Figure 7: Animations of two 3D models run using trained model. The pattern has been successfully applied based on the depth maps.

The final results are encouraging as the illusion has been applied seamlessly between the object and background as in the optical art. Since the mesh deformations are quite large in area it may be difficult for the network to discern dense detail in depth maps, for example the nose on the head model or the fingers of the hand. Despite this the patterns have been applied over the general shape of both models.

Another experiment was to run the model on black-and-white images. These black-and-white images contain no information about depth. The trained model will pick up on differences in lighting and shades of grey to create unique outputs such as in Figure 8 below.

Figure 8: Animations of using trained model on black-and-white video which has been unrolled and stitched back to create this animation.

Discussion

The project was a success in proving that it is possible to train a model on depth information to apply patterns with a 3D effect to grayscale depth maps. This project could have unique applications in creating artworks using different patterns or optical illusions applied in 3D. A tool could be created where anyone could create a depth map of a 2D image using image editing software and apply a 3D texturing effect to that 2D image.

Using Unity’s synthetic data generator tool has strengths and limitations. The depth maps rendered in Unity at runtime are not as detailed as depth maps that can be generated in 3D modelling software. However, the ability to create a large dataset rapidly is the major advantage of using this method. The amount of depth information in Unity can be increased by carefully setting the near and far clipping/focal planes of your scene effectively to capture the depth of surfaces in the scene.

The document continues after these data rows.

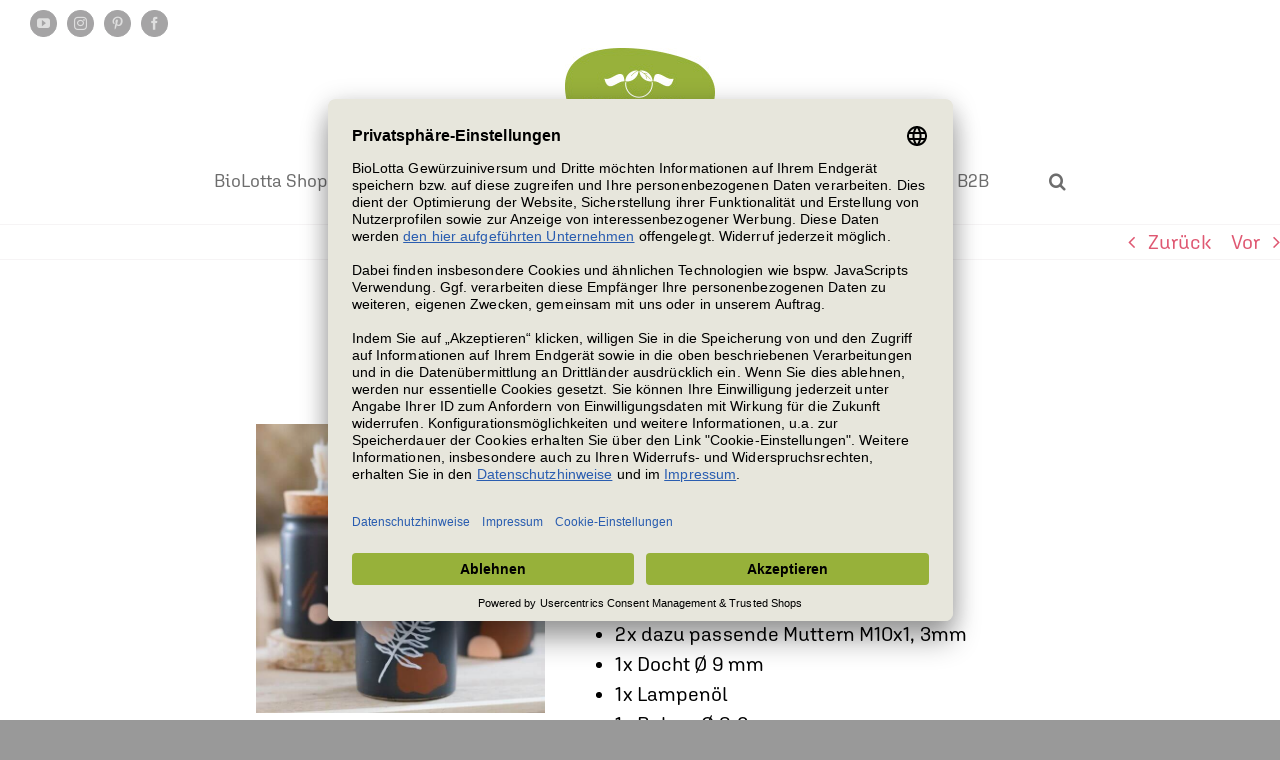

--- FILE ---
content_type: text/css;charset=utf-8
request_url: https://use.typekit.net/lhx3fqh.css?ver=2.1.1
body_size: 560
content:
/*
 * The Typekit service used to deliver this font or fonts for use on websites
 * is provided by Adobe and is subject to these Terms of Use
 * http://www.adobe.com/products/eulas/tou_typekit. For font license
 * information, see the list below.
 *
 * aglet-sans:
 *   - http://typekit.com/eulas/00000000000000003b9b3a17
 *   - http://typekit.com/eulas/00000000000000003b9b3a18
 *   - http://typekit.com/eulas/00000000000000003b9b3a19
 *   - http://typekit.com/eulas/00000000000000003b9b3a1b
 *   - http://typekit.com/eulas/00000000000000003b9b3a1c
 *
 * © 2009-2026 Adobe Systems Incorporated. All Rights Reserved.
 */
/*{"last_published":"2020-05-26 07:52:00 UTC"}*/

@import url("https://p.typekit.net/p.css?s=1&k=lhx3fqh&ht=tk&f=43581.43582.43583.43585.43586&a=39305212&app=typekit&e=css");

@font-face {
font-family:"aglet-sans";
src:url("https://use.typekit.net/af/bb1154/00000000000000003b9b3a17/27/l?primer=f592e0a4b9356877842506ce344308576437e4f677d7c9b78ca2162e6cad991a&fvd=n4&v=3") format("woff2"),url("https://use.typekit.net/af/bb1154/00000000000000003b9b3a17/27/d?primer=f592e0a4b9356877842506ce344308576437e4f677d7c9b78ca2162e6cad991a&fvd=n4&v=3") format("woff"),url("https://use.typekit.net/af/bb1154/00000000000000003b9b3a17/27/a?primer=f592e0a4b9356877842506ce344308576437e4f677d7c9b78ca2162e6cad991a&fvd=n4&v=3") format("opentype");
font-display:auto;font-style:normal;font-weight:400;font-stretch:normal;
}

@font-face {
font-family:"aglet-sans";
src:url("https://use.typekit.net/af/50cf97/00000000000000003b9b3a18/27/l?primer=f592e0a4b9356877842506ce344308576437e4f677d7c9b78ca2162e6cad991a&fvd=i4&v=3") format("woff2"),url("https://use.typekit.net/af/50cf97/00000000000000003b9b3a18/27/d?primer=f592e0a4b9356877842506ce344308576437e4f677d7c9b78ca2162e6cad991a&fvd=i4&v=3") format("woff"),url("https://use.typekit.net/af/50cf97/00000000000000003b9b3a18/27/a?primer=f592e0a4b9356877842506ce344308576437e4f677d7c9b78ca2162e6cad991a&fvd=i4&v=3") format("opentype");
font-display:auto;font-style:italic;font-weight:400;font-stretch:normal;
}

@font-face {
font-family:"aglet-sans";
src:url("https://use.typekit.net/af/a7695b/00000000000000003b9b3a19/27/l?primer=f592e0a4b9356877842506ce344308576437e4f677d7c9b78ca2162e6cad991a&fvd=n6&v=3") format("woff2"),url("https://use.typekit.net/af/a7695b/00000000000000003b9b3a19/27/d?primer=f592e0a4b9356877842506ce344308576437e4f677d7c9b78ca2162e6cad991a&fvd=n6&v=3") format("woff"),url("https://use.typekit.net/af/a7695b/00000000000000003b9b3a19/27/a?primer=f592e0a4b9356877842506ce344308576437e4f677d7c9b78ca2162e6cad991a&fvd=n6&v=3") format("opentype");
font-display:auto;font-style:normal;font-weight:600;font-stretch:normal;
}

@font-face {
font-family:"aglet-sans";
src:url("https://use.typekit.net/af/c6e38a/00000000000000003b9b3a1b/27/l?primer=f592e0a4b9356877842506ce344308576437e4f677d7c9b78ca2162e6cad991a&fvd=n7&v=3") format("woff2"),url("https://use.typekit.net/af/c6e38a/00000000000000003b9b3a1b/27/d?primer=f592e0a4b9356877842506ce344308576437e4f677d7c9b78ca2162e6cad991a&fvd=n7&v=3") format("woff"),url("https://use.typekit.net/af/c6e38a/00000000000000003b9b3a1b/27/a?primer=f592e0a4b9356877842506ce344308576437e4f677d7c9b78ca2162e6cad991a&fvd=n7&v=3") format("opentype");
font-display:auto;font-style:normal;font-weight:700;font-stretch:normal;
}

@font-face {
font-family:"aglet-sans";
src:url("https://use.typekit.net/af/1867ce/00000000000000003b9b3a1c/27/l?primer=f592e0a4b9356877842506ce344308576437e4f677d7c9b78ca2162e6cad991a&fvd=i7&v=3") format("woff2"),url("https://use.typekit.net/af/1867ce/00000000000000003b9b3a1c/27/d?primer=f592e0a4b9356877842506ce344308576437e4f677d7c9b78ca2162e6cad991a&fvd=i7&v=3") format("woff"),url("https://use.typekit.net/af/1867ce/00000000000000003b9b3a1c/27/a?primer=f592e0a4b9356877842506ce344308576437e4f677d7c9b78ca2162e6cad991a&fvd=i7&v=3") format("opentype");
font-display:auto;font-style:italic;font-weight:700;font-stretch:normal;
}

.tk-aglet-sans { font-family: "aglet-sans",sans-serif; }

The project has areas for improvement. This project was created using 256x256 resolution images due to the limitations of the pix2pix implementation that was used. Outputs could be enhanced by using pix2pixHD which can use 2048x1024 high resolution images (Wang et al., 2018). It would be interesting to experiment further with creating variation in the patterns used in the training dataset to give the model more flexibility and usability. It would be a much more useful tool if different patterns could be applied. The final model run for 200 epochs was likely over-fitted to the data. Early stopping is a practice in machine learning used to prevent overfitting and reduce generalisation error i.e. errors in predicting an output from unseen data (Brownlee, 2019). Early stopping was inadvertently carried out in this project. However, it is possible to do this more systematically by monitoring training and stopping training based on a specific metric such as the loss function. Finally, in the future it would be interesting to have a video tool where the outputs could be generated in real time from a video of depth maps.

Conclusion

This project showed a proof of concept of using Pix2Pix and cGAN that a pattern with 3D effects can be applied to 2D images when a neural network is trained on depth information in the form of depth maps. The project highlights the advantages of using synthetic datasets to conduct rapid experiments and create customised datasets.

References

Brownlee, J. (2019). A Gentle Introduction to Early Stopping to Avoid Overtraining Neural Networks. Retrieved from https://machinelearningmastery.com/early-stopping-to-avoid-overtraining-neural-network-models/

Chan, L. (2012). Hand Op Art. Retrieved from https://www.deviantart.com/x-luna-chan-x/art/Hand-Op-Art-305612272

Isola, P., Zhu, J. Y., Zhou, T., & Efros, A. A. (2016). Image-to-image translation with conditional adversarial networks. In Proceedings of the IEEE conference on computer vision and pattern recognition (pp. 1125-1134).

Rodriguez, P. (2019). Generating Synthetic Data for Image Segmentation with Unity and PyTorch/fastai. Retrieved from https://blog.stratospark.com/generating-synthetic-data-image-segmentation-unity-pytorch-fastai.html

Unity Technologies. (n.d.). Image Synthesis for Machine Learning. Retrieved from https://bitbucket.org/Unity-Technologies/ml-imagesynthesis/src.

Vaserely, V. (1957). VEGA III [Painting, Kinetic art, Oil on canvas]. Guggenheim, New York, NY.